While uniformity of labeling may facilitate information sharing and is easy to accomplish, the larger challenge involves designing educational approaches that acknowledge the complexity of HVC and characterizing educational endpoints that reflect generalizable skills. HVC is not one skill: its mastery requires a variety of teaching approaches and outcome measures. Thus far, approaches have generally been narrow, have often focused on cost, and have involved free-standing curricula as opposed to integration. The framework described above, in conjunction with the findings in the review by Stammen and colleagues11, can be used to ground broader approaches. The individual components can help educators define curricular needs, and their classification by domain of ACGME competency may facilitate their incorporation into preexisting curricula. Audit and feedback, recognized by Stammen and colleagues as an effective implementation strategy, will be an important tool. In addition, role modeling is critical for trainee HVC practice4; to move forward will require training faculty to better teach and practice HVC.

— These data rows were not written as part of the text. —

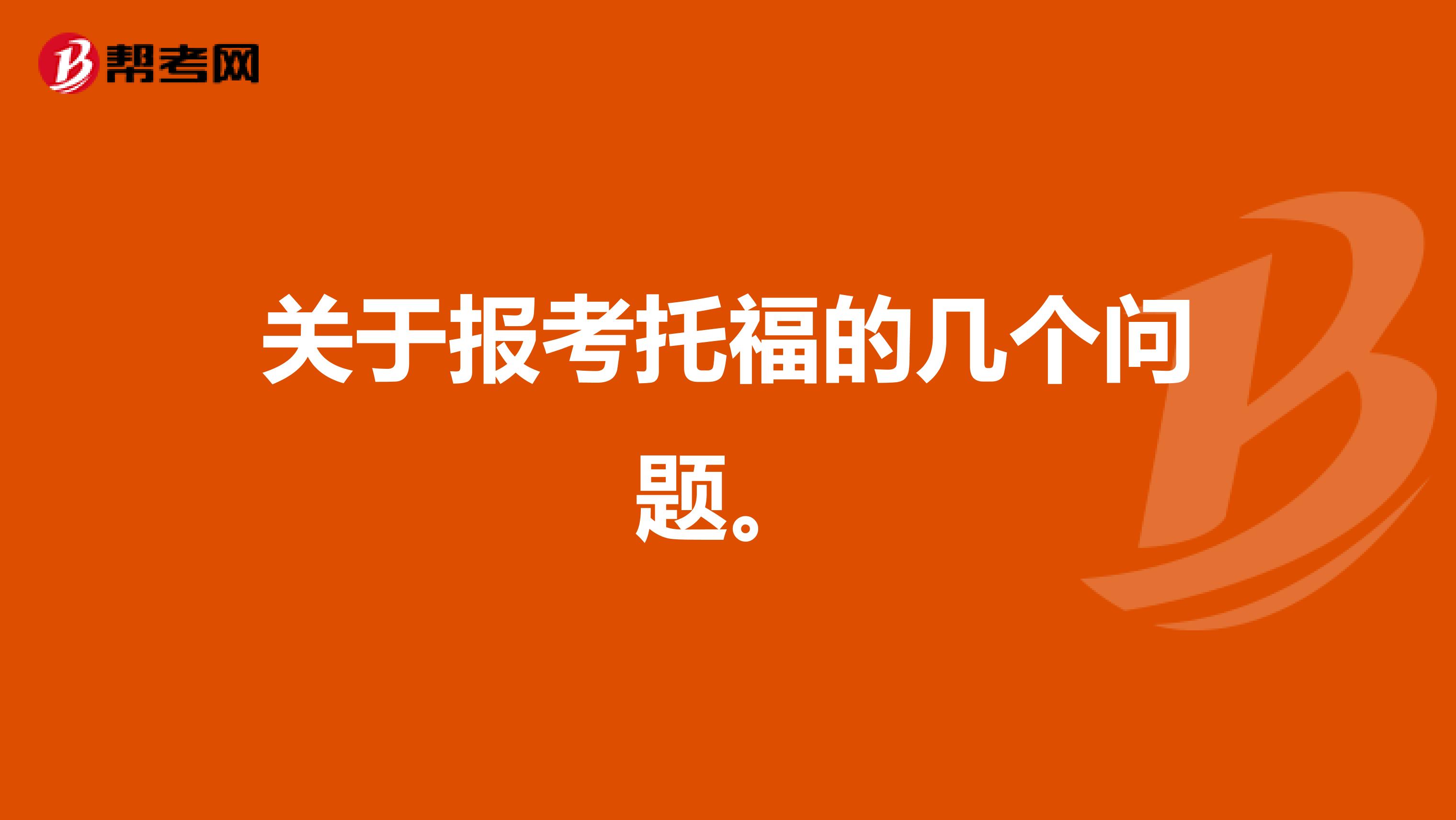 关于报考托福的几个问题。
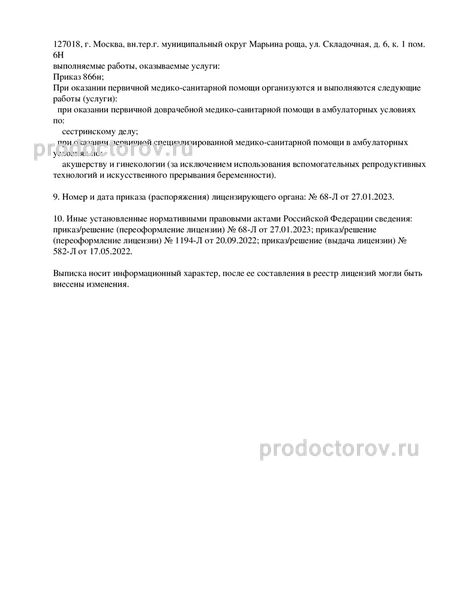 Фото клиники 7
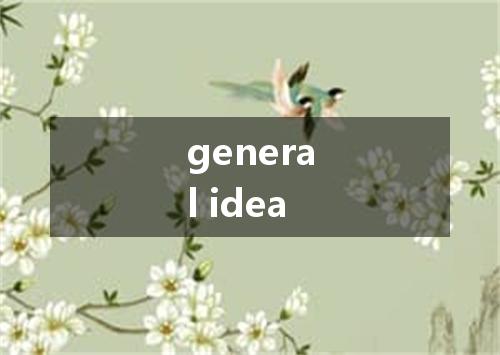 general idea是什么意思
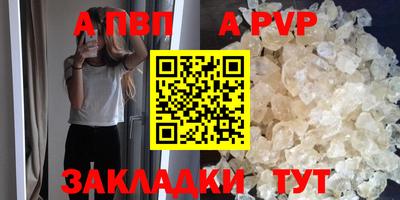 гашик Волжский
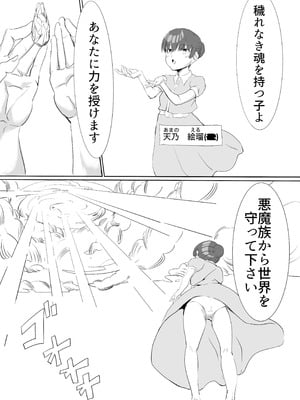 [カプチーノ] 聖天戦士ガブリエール_02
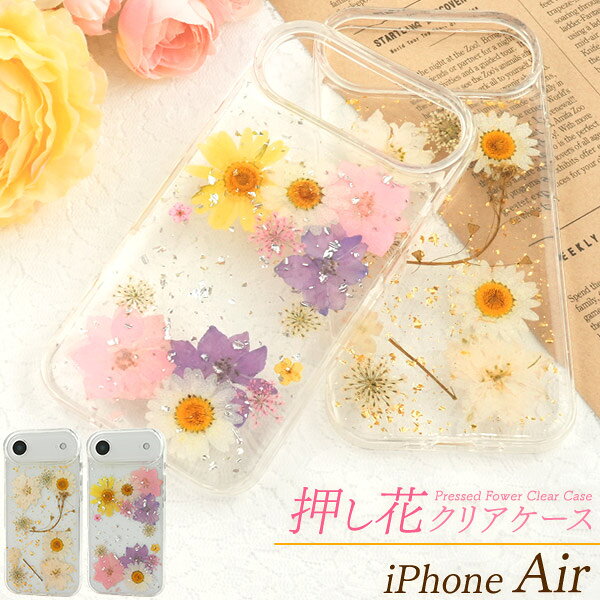 楽天市場】押し花 レジン（ケース・カバー｜スマートフォン・携帯電話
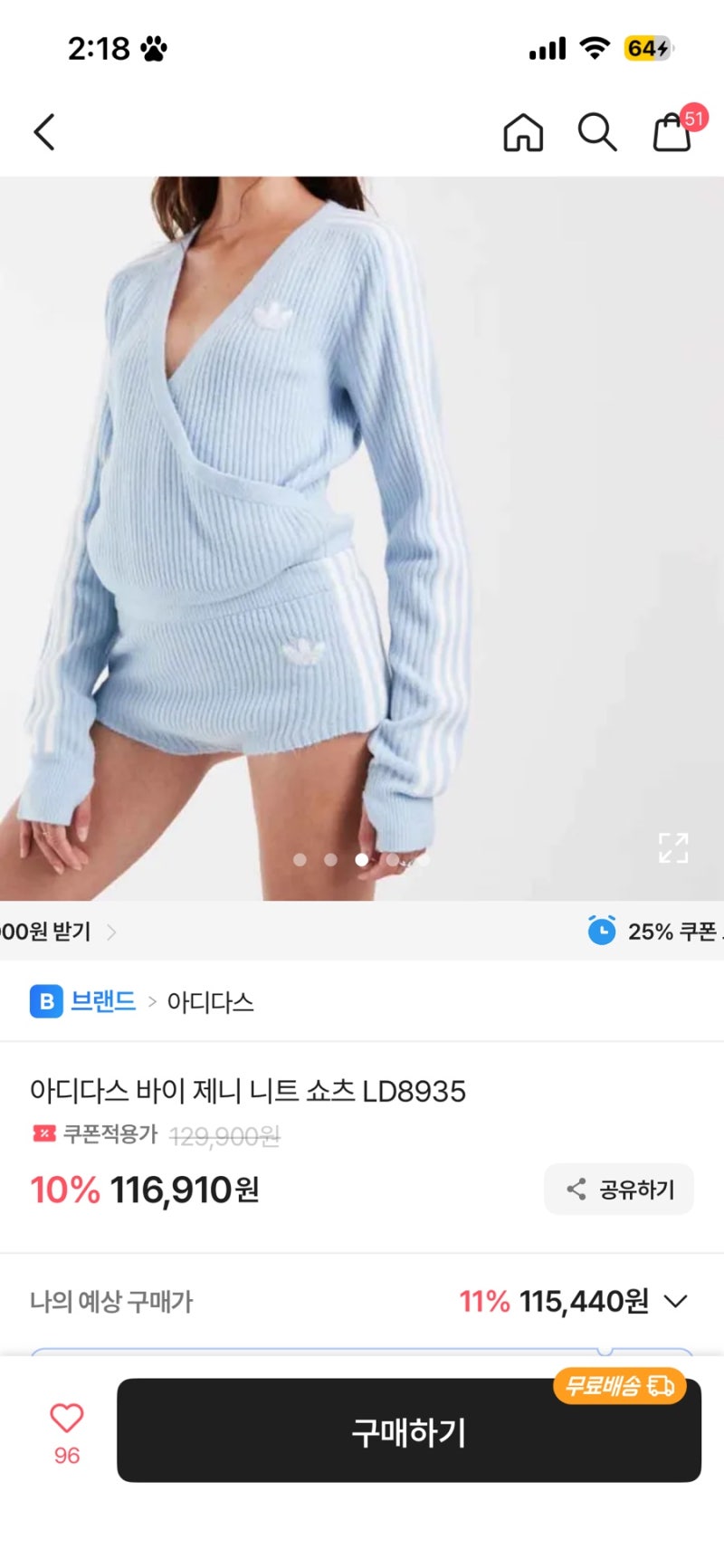 아디다스 바이 제니 니트 쇼츠 LD8935 / 아디다스 제니 콜라보 / 아디다스 제니 바지 / 아디다스....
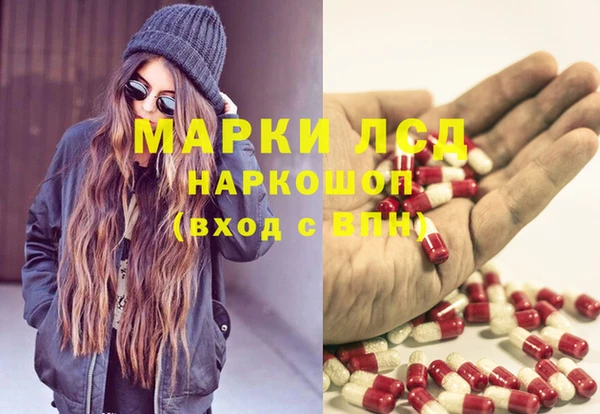 гашиш Осташков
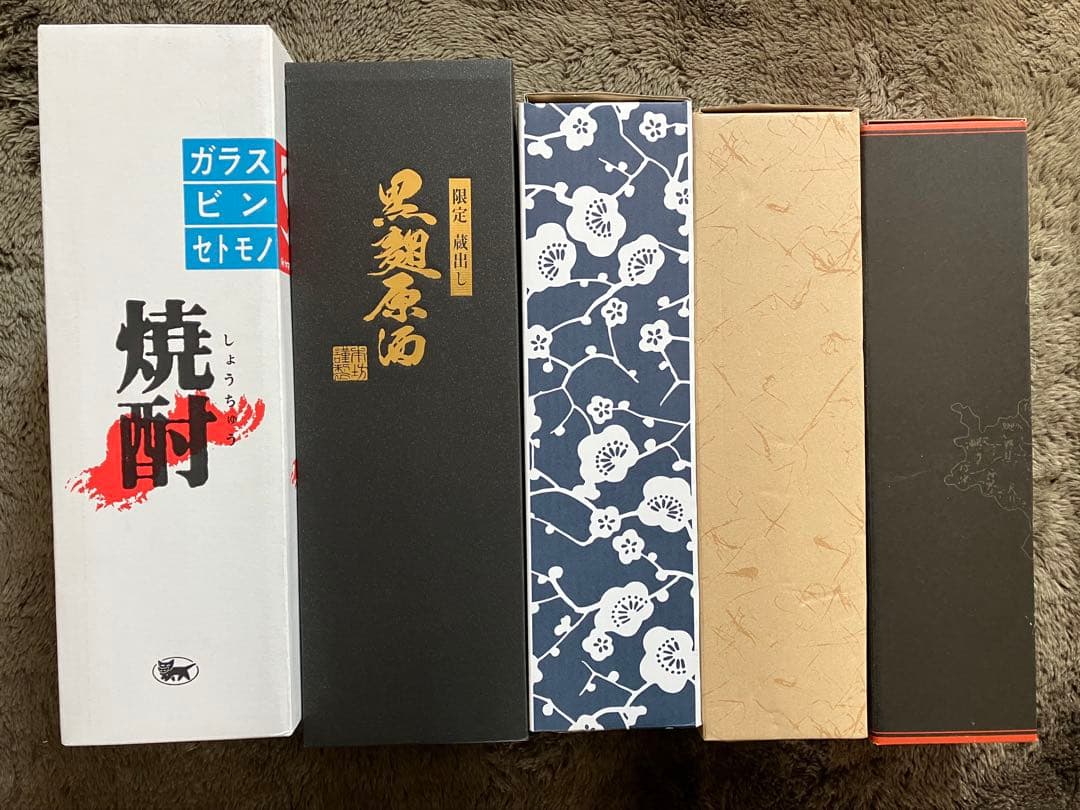 焼酎セット　村尾２本　魔王２本　黒麹原酒１本　５本セット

Along with curricular innovations, meaningful assessment tools are needed. Robust outcomes must be defined: knowledge elements can be evaluated using traditional multiple-choice or other testing and attitude elements can be evaluated using survey instruments or performance review. Relevant skills are complex and can be evaluated using real-world demonstrations (e.g. those proposed by Gupta and Arora12), standardized patient evaluations, patient assessments, or novel approaches. Assessments should be performed on both trainees and faculty, serving to emphasize their importance and to ensure that faculty role-model appropriate behaviors. Milestones for trainee HVC practice- like stops along the route- must be developed. A group at UCSF has begun this work, framing levels of competency in value14 by defining skills at the beginner, proficient, and expert levels. Their description is useful for the educational community but it focuses primarily on issues related to cost. Milestones are needed that reflect all components of HVC delivery, many of which would apply across specialties.
It has been nearly five years since Weinberger described the imperative for HVC education8. The education community must now develop novel curricula, meaningful assessment tools for curriculum evaluation, and measurable milestones that move beyond cost issues. These activities may provide the path to lead physicians toward the practice of high value care.